• Problem requirements: Your task is to extract the lines from the one holding "Is the green" through the end of the material. Set them down exactly and add nothing.
··· Information supplied
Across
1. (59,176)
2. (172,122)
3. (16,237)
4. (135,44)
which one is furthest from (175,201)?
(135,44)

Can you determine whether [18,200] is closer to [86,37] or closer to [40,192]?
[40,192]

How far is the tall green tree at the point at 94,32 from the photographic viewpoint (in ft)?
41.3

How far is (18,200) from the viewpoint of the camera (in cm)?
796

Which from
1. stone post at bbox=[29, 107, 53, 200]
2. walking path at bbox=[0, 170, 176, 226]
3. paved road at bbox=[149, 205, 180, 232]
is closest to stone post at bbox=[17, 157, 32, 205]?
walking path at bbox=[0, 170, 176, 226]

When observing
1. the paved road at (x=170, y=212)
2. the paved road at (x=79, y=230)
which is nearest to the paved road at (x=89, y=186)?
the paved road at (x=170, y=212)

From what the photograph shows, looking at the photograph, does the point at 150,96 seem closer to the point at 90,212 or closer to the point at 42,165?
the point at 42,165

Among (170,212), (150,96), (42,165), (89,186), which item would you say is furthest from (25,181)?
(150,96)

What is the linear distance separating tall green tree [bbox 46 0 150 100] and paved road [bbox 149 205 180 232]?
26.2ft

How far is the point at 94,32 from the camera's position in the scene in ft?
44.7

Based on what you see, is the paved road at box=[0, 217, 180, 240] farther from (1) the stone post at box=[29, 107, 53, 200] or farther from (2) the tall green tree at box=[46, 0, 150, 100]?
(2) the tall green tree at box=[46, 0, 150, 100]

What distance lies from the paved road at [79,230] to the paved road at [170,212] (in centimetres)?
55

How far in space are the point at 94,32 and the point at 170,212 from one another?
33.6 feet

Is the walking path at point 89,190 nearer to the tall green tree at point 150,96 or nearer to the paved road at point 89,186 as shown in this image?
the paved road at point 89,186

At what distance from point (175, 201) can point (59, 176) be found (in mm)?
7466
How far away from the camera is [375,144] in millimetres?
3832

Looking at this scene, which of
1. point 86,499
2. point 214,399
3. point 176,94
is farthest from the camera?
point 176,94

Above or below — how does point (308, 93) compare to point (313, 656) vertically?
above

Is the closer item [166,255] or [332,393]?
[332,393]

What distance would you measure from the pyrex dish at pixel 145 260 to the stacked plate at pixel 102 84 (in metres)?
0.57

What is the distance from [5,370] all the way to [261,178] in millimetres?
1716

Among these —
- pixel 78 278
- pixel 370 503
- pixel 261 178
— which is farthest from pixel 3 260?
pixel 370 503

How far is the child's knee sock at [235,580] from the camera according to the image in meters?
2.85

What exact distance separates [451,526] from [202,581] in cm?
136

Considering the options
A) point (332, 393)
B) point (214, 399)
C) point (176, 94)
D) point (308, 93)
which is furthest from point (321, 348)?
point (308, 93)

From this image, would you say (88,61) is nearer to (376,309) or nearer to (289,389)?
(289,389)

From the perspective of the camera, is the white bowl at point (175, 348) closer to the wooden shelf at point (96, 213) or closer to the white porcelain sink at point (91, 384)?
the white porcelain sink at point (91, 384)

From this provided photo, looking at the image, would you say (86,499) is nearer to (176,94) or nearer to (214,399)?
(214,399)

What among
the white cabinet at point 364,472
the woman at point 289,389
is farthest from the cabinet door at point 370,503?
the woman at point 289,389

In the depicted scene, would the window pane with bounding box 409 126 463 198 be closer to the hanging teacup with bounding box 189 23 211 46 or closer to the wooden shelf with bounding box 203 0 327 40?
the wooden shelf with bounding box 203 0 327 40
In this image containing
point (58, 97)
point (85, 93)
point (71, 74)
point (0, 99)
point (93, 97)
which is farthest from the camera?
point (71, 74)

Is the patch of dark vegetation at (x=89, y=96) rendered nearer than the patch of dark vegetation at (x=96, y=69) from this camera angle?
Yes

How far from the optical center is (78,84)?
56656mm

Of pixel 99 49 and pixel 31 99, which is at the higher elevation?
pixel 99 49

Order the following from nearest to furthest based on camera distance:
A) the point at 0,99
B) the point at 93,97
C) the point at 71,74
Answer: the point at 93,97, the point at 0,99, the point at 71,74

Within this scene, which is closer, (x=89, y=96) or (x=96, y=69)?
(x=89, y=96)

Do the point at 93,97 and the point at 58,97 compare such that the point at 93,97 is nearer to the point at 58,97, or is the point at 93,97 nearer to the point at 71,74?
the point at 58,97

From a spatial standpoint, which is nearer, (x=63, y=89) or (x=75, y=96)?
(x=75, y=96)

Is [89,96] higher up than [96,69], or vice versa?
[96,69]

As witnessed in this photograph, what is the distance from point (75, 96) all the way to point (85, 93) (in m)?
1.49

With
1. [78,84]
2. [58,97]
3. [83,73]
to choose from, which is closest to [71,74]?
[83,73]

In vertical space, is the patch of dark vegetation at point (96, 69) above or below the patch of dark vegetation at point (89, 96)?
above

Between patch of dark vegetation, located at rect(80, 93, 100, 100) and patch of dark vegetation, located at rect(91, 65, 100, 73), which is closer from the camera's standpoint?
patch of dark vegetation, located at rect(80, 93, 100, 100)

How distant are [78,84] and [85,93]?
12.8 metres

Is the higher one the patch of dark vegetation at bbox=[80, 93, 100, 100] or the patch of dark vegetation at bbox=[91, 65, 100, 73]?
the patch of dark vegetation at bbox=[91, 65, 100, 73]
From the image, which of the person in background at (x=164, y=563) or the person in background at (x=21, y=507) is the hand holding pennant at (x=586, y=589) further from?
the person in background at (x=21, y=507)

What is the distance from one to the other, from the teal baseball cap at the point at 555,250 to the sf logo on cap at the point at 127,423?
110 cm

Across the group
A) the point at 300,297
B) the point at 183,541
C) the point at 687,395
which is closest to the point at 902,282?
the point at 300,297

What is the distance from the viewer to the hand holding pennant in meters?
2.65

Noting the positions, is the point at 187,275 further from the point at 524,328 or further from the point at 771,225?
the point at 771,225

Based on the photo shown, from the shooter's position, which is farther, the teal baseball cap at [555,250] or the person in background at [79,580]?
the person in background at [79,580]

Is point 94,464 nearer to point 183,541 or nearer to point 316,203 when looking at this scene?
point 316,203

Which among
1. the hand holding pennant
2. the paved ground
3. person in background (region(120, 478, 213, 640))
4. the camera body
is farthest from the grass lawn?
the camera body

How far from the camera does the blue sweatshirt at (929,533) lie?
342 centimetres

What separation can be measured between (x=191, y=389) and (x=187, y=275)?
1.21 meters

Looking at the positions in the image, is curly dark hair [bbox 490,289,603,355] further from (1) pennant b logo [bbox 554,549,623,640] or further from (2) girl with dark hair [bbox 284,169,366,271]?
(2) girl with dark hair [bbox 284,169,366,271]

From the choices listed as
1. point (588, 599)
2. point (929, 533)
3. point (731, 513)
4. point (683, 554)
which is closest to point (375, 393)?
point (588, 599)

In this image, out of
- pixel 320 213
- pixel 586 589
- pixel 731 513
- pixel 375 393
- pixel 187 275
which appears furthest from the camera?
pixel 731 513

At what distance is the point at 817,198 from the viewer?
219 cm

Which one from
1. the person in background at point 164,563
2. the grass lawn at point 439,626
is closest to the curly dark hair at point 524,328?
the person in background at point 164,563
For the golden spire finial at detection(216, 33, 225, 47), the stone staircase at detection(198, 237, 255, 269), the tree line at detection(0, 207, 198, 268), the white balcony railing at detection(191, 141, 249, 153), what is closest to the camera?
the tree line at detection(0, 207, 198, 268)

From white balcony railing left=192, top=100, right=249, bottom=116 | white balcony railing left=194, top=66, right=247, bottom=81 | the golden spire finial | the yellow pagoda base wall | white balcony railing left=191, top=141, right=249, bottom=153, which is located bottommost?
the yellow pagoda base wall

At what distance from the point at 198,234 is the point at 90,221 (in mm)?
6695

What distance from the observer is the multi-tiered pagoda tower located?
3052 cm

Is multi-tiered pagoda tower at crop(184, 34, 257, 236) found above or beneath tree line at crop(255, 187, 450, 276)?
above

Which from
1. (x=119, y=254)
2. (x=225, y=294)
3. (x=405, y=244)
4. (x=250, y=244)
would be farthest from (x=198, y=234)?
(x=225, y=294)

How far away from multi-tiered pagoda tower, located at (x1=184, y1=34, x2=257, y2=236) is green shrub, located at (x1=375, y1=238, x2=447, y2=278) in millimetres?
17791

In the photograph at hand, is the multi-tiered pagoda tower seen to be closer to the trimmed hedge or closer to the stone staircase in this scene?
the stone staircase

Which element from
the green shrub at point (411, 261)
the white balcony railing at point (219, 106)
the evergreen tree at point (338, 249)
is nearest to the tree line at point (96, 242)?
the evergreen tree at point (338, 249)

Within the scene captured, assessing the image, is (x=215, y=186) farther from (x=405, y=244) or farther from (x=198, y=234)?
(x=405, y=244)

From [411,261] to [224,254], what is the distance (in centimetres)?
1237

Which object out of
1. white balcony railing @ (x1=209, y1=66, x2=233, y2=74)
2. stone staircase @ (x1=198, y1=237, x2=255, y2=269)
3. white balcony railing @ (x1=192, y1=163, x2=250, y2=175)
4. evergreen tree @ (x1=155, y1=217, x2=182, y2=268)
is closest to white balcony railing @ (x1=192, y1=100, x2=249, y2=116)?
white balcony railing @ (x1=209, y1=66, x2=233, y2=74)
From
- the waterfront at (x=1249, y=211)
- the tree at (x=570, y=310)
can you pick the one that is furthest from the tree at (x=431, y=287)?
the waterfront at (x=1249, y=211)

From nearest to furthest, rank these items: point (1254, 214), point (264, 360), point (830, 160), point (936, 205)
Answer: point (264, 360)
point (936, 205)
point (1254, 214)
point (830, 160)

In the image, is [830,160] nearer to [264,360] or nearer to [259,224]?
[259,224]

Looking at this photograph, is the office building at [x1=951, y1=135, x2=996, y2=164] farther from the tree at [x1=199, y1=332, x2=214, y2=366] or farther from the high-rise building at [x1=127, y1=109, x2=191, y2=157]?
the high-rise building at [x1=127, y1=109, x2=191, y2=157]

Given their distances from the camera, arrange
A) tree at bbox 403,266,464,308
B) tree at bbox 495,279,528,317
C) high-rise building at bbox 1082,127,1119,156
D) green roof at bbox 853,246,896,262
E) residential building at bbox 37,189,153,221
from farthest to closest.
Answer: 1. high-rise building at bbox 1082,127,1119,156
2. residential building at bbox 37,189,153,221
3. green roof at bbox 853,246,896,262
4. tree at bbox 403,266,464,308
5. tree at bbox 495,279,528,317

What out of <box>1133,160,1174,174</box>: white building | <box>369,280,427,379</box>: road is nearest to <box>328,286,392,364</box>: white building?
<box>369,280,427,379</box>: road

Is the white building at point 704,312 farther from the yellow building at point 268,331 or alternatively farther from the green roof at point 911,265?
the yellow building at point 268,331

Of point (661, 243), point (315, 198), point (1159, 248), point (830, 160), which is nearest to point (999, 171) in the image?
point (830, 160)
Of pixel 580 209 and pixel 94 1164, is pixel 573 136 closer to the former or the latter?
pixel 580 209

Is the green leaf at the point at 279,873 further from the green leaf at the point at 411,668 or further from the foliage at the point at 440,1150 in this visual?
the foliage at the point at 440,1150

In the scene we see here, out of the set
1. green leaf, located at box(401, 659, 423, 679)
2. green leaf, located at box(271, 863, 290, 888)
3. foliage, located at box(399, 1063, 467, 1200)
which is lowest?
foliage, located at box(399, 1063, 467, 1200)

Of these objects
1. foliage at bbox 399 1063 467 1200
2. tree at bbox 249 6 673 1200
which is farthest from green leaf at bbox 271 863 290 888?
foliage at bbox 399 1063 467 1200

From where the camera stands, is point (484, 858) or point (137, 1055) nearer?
······
• Answer in full:
Is the green leaf at the point at 279,873 further from the green leaf at the point at 411,668 or further from the foliage at the point at 440,1150 in this visual?
the foliage at the point at 440,1150

In the scene we see here, out of the set
1. green leaf, located at box(401, 659, 423, 679)
2. green leaf, located at box(271, 863, 290, 888)
3. foliage, located at box(399, 1063, 467, 1200)
which is lowest?
foliage, located at box(399, 1063, 467, 1200)

Of these objects
1. foliage at bbox 399 1063 467 1200
2. tree at bbox 249 6 673 1200
which is farthest from green leaf at bbox 271 863 290 888?
foliage at bbox 399 1063 467 1200

From where the camera stands, is point (484, 858) or point (137, 1055) nearer?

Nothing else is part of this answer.